Finalmente, começou a chover torrencialmente. Para Raquel, que permanecia curvada em posição fetal na escada, as gotas não estavam a ser processadas. Os músculos pesavam mais do que o habitual. O cérebro, ainda meio dormente, inundou-se de questões mais penetrantes que as gotículas de água na roupa. “Terei sido eu a causa?” “Deveria ter ficado em casa?” “Porque é que eu saí de casa?” “Poderia ter evitado isto?“. Não lhe ocorriam respostas.
À medida que tentava fazer sentido da situação, a jovem ponderava chamar as autoridades. Ainda tremia, estava destroçada. A adolescência não lhe tinha sorrido apesar de nunca ter requerido muito mais do que o inestimável conforto de um lar. Somente palavras gentis, um clima ameno e preocupação pelos seus. “Não podia ser assim tão difícil” – Pensou para o seu interior fragilizado.

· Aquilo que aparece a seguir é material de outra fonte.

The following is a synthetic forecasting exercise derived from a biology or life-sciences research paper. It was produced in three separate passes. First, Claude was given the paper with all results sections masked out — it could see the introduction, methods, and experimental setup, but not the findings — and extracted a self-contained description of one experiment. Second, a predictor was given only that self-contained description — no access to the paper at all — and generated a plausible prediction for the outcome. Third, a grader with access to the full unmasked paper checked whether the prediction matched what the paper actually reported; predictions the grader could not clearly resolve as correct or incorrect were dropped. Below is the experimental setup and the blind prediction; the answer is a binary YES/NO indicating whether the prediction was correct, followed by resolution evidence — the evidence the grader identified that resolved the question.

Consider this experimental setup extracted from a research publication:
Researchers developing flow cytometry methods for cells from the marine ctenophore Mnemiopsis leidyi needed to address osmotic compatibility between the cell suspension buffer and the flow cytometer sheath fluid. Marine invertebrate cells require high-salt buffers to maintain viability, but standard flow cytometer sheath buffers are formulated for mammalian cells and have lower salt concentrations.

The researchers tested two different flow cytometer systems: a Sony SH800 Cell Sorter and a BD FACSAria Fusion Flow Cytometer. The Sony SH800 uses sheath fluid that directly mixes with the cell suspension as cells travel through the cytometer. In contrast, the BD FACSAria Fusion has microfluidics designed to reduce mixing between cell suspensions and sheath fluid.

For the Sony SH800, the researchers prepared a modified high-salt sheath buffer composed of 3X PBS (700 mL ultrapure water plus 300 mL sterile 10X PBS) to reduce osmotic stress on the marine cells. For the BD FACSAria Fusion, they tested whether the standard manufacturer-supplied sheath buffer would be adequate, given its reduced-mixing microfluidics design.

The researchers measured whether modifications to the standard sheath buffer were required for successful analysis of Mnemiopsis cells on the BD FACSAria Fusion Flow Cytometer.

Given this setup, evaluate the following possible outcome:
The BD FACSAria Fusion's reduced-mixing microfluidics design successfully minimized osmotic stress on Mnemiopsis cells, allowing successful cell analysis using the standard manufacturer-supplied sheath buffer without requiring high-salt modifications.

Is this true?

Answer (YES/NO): YES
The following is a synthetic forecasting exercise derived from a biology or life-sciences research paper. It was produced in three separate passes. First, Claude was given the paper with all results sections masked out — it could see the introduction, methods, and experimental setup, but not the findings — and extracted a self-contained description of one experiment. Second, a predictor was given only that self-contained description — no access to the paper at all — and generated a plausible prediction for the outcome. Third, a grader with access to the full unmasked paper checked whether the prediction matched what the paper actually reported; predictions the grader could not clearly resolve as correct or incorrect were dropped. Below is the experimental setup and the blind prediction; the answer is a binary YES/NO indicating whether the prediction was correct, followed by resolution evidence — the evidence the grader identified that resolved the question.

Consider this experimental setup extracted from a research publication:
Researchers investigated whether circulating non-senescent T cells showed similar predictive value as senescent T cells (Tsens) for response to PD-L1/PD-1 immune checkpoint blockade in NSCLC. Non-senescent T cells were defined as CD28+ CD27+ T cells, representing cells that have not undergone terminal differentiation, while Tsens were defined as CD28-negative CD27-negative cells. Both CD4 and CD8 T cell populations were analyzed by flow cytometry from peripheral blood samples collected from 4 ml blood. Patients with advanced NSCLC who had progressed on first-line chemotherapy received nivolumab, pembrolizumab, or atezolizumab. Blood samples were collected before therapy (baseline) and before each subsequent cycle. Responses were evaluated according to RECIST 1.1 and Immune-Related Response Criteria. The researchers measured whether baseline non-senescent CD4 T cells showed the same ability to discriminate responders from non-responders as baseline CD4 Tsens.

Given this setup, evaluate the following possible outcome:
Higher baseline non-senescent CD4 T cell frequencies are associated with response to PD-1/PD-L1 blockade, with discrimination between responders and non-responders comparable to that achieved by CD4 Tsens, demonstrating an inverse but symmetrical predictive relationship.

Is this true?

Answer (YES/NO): NO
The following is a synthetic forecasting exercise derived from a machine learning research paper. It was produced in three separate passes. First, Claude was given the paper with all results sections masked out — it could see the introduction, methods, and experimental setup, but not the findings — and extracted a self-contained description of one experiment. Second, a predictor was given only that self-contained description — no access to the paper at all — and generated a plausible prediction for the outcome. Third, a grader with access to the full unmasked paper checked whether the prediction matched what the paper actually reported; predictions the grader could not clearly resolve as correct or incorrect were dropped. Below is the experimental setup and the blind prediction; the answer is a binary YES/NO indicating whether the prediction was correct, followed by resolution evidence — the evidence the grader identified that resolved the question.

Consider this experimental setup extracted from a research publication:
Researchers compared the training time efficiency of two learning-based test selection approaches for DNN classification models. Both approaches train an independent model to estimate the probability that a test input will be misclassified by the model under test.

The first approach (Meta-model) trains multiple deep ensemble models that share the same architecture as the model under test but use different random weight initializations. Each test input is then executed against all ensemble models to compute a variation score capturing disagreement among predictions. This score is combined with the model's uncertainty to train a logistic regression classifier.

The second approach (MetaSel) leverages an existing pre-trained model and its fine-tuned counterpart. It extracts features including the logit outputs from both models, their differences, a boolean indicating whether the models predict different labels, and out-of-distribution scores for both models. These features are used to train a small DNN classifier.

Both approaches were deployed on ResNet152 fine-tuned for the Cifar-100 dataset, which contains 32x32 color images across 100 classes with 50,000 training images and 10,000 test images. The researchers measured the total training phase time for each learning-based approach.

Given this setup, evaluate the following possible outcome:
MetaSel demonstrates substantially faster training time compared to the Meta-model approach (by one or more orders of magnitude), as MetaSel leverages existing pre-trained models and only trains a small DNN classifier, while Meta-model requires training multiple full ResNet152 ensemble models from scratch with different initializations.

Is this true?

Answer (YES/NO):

Antes de chamar o 112, voltou-se e caminhou até às escadas. Nunca esteve perante nada tão horrível. A ausência de brilho nos seus olhos seria algo que levaria para toda a vida. Naquele momento turvo, um relâmpago de esperança fê-la crer que os mortos contam histórias e iria fazer tudo para que, chegada a hora final, a sua não fosse igual à dos seus pais.